Targeting regulated cell death pathways in cancers for effective treatment: a comprehensive review

Abstract

Cancer is a complex disease characterized by specific "mission-critical" events that drive the uncontrolled growth and spread of tumor cells and their offspring. These events are essential for the advancement of the disease. One of the main contributors to these events is dysregulation of cell death pathways-such as apoptosis, necroptosis, ferroptosis, autophagy, pyroptosis, cuproptosis, parthanatos and-allows cancer cells to avoid programmed cell death and continue proliferating unabated.

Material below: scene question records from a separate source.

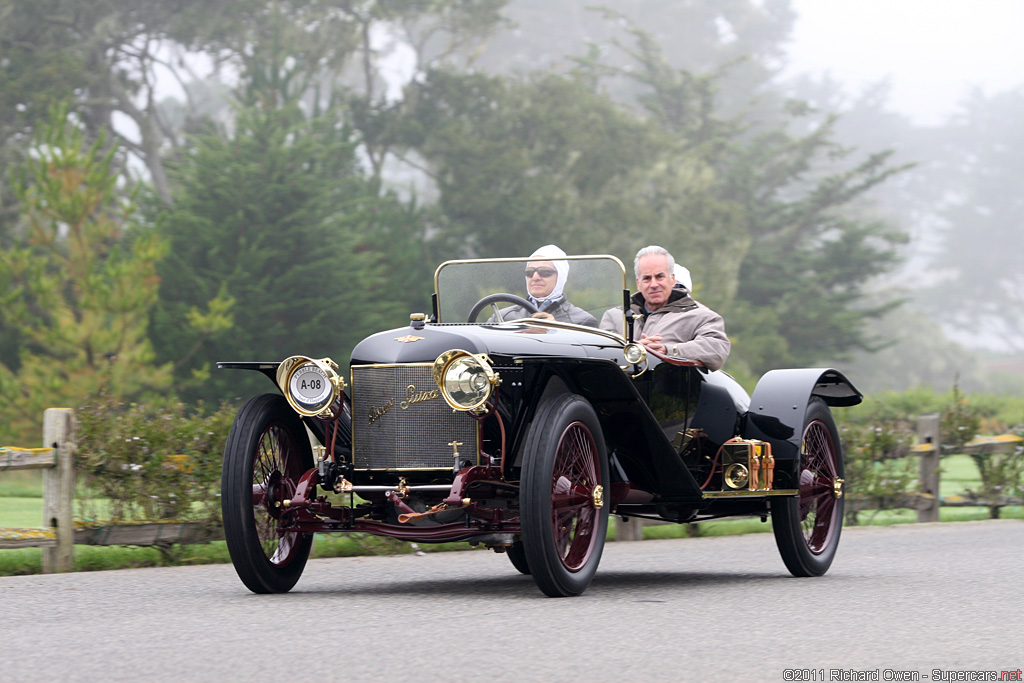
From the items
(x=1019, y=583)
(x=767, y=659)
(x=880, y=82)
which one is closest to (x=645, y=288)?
(x=1019, y=583)

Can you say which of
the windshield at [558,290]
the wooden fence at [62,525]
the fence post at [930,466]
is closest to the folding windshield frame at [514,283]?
the windshield at [558,290]

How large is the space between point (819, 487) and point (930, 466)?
5.93 meters

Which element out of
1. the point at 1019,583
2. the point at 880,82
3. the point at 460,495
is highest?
the point at 880,82

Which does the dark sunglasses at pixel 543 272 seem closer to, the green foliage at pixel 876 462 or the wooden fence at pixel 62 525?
the wooden fence at pixel 62 525

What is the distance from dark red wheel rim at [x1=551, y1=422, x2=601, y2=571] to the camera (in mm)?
7227

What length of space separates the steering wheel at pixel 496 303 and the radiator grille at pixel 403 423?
1.09m

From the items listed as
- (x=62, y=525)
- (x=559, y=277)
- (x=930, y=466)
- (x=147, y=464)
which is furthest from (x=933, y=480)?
(x=62, y=525)

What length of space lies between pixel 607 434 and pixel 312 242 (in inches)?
1113

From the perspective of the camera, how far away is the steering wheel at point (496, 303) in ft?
27.7

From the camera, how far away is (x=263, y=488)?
7.51 meters

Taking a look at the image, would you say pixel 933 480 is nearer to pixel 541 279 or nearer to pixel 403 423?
pixel 541 279

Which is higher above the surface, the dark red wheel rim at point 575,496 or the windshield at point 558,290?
the windshield at point 558,290

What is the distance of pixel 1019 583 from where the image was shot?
832 centimetres

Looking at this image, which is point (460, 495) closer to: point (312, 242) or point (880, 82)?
point (312, 242)
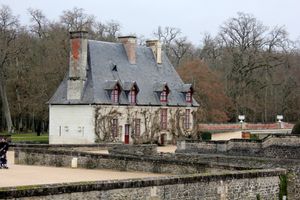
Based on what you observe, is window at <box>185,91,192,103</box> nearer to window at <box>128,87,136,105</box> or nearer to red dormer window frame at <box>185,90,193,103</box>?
red dormer window frame at <box>185,90,193,103</box>

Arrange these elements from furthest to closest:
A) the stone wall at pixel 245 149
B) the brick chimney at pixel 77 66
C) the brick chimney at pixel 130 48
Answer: the brick chimney at pixel 130 48
the brick chimney at pixel 77 66
the stone wall at pixel 245 149

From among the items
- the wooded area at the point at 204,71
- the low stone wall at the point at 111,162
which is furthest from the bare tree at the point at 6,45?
the low stone wall at the point at 111,162

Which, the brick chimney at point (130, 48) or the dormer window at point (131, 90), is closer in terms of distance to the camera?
the dormer window at point (131, 90)

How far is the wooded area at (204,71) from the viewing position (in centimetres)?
5106

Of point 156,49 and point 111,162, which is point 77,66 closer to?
point 156,49

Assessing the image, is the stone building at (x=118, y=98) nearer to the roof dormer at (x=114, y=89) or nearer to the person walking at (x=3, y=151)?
the roof dormer at (x=114, y=89)

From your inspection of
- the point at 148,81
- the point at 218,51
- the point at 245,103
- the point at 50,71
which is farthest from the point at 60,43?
the point at 218,51

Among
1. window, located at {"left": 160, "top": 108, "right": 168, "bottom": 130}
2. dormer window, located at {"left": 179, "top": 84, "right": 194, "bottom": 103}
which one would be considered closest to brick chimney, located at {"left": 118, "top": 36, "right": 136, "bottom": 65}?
window, located at {"left": 160, "top": 108, "right": 168, "bottom": 130}

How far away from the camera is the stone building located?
39.4 m

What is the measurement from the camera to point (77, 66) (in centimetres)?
3969

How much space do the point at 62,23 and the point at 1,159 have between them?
34.1 meters

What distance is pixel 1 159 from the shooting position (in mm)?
23281

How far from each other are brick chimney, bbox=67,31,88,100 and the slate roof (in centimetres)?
38

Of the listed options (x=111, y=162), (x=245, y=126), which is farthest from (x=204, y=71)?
(x=111, y=162)
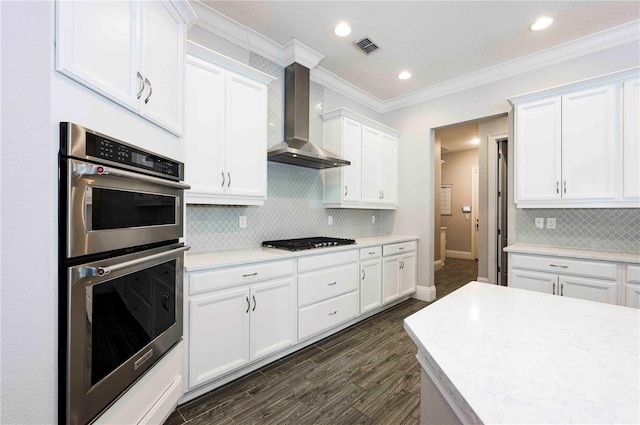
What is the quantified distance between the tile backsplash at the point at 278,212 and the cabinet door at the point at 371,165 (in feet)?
1.38

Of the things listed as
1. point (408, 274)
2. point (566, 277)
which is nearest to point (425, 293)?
point (408, 274)

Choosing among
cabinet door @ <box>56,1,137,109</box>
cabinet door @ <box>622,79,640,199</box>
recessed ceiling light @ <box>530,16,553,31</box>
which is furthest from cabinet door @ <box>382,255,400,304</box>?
cabinet door @ <box>56,1,137,109</box>

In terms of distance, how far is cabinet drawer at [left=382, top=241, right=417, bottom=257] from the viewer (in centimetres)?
365

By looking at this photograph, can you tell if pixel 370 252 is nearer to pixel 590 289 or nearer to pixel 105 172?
pixel 590 289

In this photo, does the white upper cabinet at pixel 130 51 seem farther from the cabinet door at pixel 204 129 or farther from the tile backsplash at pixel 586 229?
the tile backsplash at pixel 586 229

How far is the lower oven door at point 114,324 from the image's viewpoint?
98 cm

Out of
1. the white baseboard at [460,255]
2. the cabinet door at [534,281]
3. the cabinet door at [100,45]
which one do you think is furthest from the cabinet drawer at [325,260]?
the white baseboard at [460,255]

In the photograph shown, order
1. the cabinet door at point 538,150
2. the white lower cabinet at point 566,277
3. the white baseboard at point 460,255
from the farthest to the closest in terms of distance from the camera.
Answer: the white baseboard at point 460,255 → the cabinet door at point 538,150 → the white lower cabinet at point 566,277

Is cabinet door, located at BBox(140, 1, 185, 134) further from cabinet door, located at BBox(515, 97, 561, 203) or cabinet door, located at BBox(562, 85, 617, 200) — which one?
cabinet door, located at BBox(562, 85, 617, 200)

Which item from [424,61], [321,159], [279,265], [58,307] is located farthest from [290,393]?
[424,61]

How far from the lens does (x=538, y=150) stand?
2953 millimetres

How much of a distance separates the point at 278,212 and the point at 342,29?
194cm

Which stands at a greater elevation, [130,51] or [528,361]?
[130,51]

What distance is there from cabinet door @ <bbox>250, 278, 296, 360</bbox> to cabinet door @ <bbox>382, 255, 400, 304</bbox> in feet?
4.94
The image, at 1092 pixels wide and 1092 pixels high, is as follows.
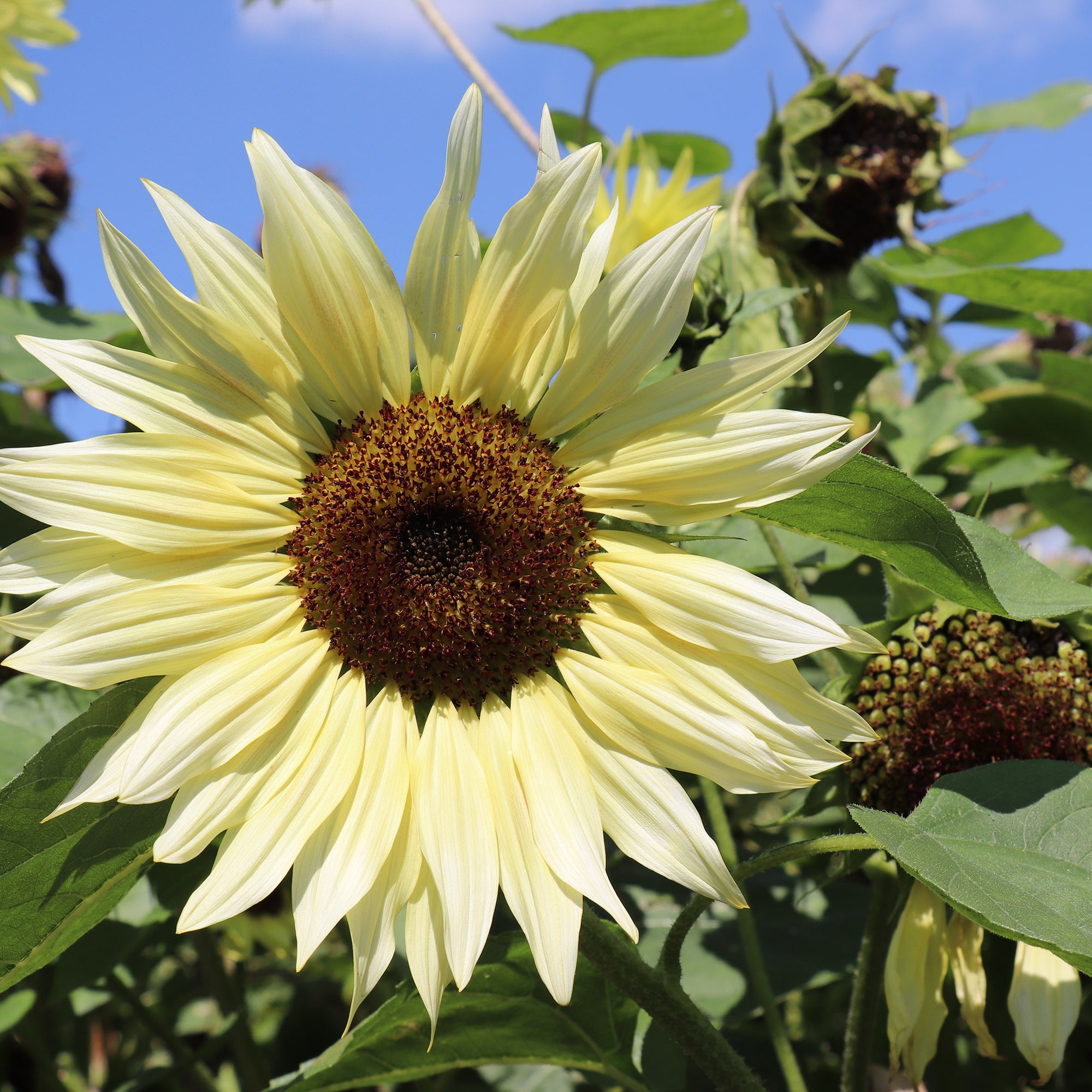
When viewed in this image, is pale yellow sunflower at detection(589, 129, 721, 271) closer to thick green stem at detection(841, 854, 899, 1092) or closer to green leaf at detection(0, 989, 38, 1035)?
thick green stem at detection(841, 854, 899, 1092)

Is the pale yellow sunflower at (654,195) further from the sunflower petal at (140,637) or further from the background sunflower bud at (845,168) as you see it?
the sunflower petal at (140,637)

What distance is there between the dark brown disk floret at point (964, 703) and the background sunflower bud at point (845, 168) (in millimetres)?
861

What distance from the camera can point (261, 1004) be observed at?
8.77 ft

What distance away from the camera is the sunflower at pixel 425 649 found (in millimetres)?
856

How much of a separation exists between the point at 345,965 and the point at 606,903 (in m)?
1.59

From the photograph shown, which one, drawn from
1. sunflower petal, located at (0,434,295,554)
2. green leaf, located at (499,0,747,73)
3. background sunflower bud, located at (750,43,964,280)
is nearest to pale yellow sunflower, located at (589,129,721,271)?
background sunflower bud, located at (750,43,964,280)

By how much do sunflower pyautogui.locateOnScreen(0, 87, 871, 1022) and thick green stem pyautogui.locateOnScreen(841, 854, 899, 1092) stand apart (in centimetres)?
39

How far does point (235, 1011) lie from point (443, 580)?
3.30ft

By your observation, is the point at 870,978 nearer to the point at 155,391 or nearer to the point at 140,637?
the point at 140,637

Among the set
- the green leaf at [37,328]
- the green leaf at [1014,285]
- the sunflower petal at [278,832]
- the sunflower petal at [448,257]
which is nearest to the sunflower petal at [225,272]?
the sunflower petal at [448,257]

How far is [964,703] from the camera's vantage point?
3.86 feet

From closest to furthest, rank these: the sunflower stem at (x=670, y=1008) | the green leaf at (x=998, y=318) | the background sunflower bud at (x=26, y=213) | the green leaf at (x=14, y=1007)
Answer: the sunflower stem at (x=670, y=1008), the green leaf at (x=14, y=1007), the green leaf at (x=998, y=318), the background sunflower bud at (x=26, y=213)

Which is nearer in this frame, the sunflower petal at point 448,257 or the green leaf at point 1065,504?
the sunflower petal at point 448,257

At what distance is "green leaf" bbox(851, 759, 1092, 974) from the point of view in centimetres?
75
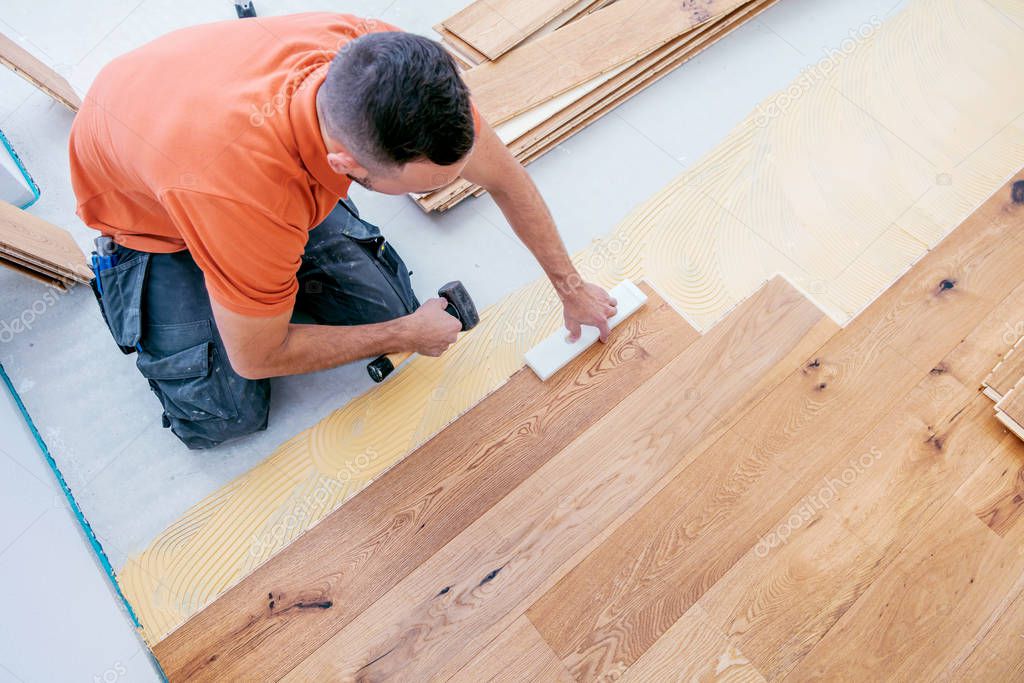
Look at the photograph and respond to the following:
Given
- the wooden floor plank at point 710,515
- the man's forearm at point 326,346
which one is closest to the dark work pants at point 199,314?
the man's forearm at point 326,346

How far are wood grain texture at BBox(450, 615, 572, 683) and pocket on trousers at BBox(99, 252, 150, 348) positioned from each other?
114cm

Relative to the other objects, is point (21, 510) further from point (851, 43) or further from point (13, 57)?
point (851, 43)

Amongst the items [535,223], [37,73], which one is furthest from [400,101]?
[37,73]

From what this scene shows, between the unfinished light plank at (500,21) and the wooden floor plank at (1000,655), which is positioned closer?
the wooden floor plank at (1000,655)

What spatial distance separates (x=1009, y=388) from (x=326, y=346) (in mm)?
1738

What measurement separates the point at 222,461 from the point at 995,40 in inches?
111

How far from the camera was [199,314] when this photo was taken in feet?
5.74

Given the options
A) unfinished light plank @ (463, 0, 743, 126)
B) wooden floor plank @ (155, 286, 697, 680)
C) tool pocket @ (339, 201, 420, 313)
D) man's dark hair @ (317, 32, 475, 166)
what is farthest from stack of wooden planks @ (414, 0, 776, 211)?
man's dark hair @ (317, 32, 475, 166)

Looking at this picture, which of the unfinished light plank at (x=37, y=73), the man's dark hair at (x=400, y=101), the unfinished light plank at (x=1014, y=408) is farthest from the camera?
the unfinished light plank at (x=37, y=73)

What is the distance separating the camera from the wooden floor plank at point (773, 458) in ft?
5.35

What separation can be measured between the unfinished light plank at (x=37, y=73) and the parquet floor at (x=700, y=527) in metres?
1.71

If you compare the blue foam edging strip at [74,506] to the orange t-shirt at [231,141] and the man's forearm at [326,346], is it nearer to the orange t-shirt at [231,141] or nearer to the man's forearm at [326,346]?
the man's forearm at [326,346]

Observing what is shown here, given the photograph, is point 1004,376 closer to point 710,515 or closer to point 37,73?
point 710,515

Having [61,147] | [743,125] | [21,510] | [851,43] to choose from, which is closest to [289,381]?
[21,510]
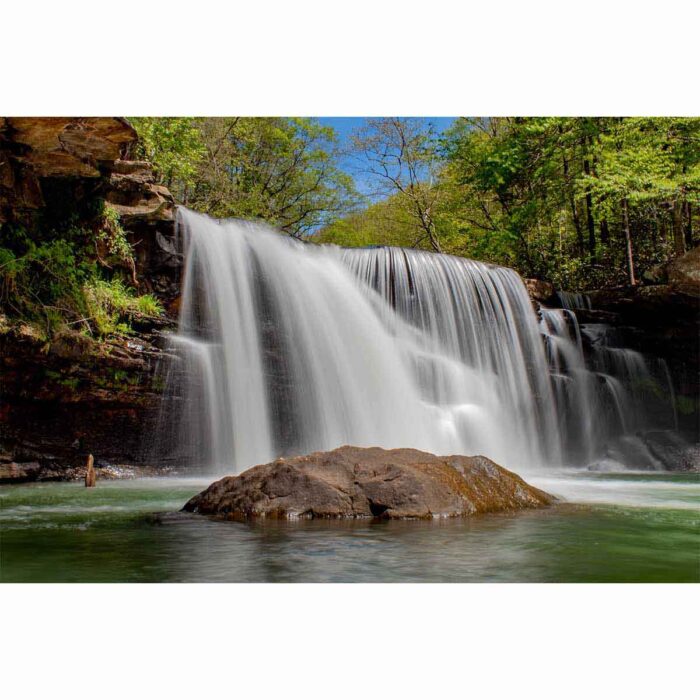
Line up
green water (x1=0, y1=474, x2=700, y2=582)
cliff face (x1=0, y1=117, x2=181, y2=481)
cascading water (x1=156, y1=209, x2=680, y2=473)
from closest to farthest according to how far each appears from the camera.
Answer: green water (x1=0, y1=474, x2=700, y2=582) → cliff face (x1=0, y1=117, x2=181, y2=481) → cascading water (x1=156, y1=209, x2=680, y2=473)

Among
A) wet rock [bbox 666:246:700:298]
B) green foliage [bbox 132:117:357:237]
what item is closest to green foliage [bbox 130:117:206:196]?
green foliage [bbox 132:117:357:237]

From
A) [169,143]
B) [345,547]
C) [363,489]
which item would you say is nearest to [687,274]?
[363,489]

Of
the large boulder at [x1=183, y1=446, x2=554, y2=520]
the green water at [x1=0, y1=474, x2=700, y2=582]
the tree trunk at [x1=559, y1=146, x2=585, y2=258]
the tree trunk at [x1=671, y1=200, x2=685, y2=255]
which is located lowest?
the green water at [x1=0, y1=474, x2=700, y2=582]

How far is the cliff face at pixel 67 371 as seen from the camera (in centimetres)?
852

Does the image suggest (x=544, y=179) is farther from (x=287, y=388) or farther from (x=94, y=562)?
(x=94, y=562)

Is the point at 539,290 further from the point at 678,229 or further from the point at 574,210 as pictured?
the point at 574,210

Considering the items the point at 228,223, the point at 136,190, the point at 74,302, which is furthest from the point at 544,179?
the point at 74,302

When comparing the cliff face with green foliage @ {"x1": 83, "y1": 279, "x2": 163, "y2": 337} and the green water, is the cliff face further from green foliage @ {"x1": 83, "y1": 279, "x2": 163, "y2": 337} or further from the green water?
the green water

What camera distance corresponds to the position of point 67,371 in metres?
8.98

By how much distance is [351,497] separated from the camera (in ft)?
18.3

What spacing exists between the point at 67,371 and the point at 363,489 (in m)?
5.01

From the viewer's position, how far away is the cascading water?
9.93 metres

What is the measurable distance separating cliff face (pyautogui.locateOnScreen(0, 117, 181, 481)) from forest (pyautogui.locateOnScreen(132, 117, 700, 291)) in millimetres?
3968

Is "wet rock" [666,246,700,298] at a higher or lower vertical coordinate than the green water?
higher
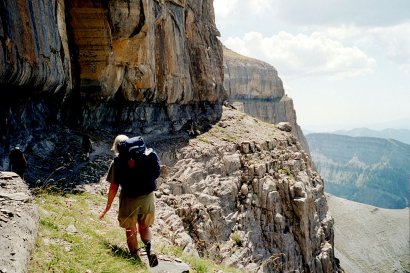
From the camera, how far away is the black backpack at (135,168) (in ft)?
25.7

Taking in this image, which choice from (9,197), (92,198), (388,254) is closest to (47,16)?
(92,198)

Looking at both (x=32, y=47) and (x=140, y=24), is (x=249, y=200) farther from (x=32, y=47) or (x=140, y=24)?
(x=32, y=47)

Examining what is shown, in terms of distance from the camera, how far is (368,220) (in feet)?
305

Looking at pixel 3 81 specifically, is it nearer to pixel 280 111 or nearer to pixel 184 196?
pixel 184 196

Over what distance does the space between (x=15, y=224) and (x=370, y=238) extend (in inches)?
3651

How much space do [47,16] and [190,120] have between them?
788 inches

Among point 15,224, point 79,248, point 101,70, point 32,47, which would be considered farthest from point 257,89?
point 15,224

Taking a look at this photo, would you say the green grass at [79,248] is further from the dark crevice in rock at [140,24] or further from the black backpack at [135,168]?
the dark crevice in rock at [140,24]

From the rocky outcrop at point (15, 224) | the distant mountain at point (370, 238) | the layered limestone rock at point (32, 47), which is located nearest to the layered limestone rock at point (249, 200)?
the layered limestone rock at point (32, 47)

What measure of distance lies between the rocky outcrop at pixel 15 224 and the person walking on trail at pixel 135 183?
1.60m

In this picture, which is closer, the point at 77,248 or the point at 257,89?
the point at 77,248

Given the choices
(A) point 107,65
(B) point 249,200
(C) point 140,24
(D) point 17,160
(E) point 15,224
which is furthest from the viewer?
(B) point 249,200

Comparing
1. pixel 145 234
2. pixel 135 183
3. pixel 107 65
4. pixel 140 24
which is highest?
pixel 140 24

The different cell death pathways in cancers provide useful targets for cancer treatment. This review examines recent progresses in the preclinical and clinical development of targeting dysregulated cell death pathways for cancer treatment. To develop effective cancer therapies, it is essential to identify and target these mission-critical events that prevent tumor cells from timely death. By precisely targeting these crucial events, researchers can develop therapies with maximum impact and minimal side effects. A comprehensive understanding of the molecular and cellular mechanisms underlying these regulated cell death pathways will further the development of highly effective and personalized cancer treatments.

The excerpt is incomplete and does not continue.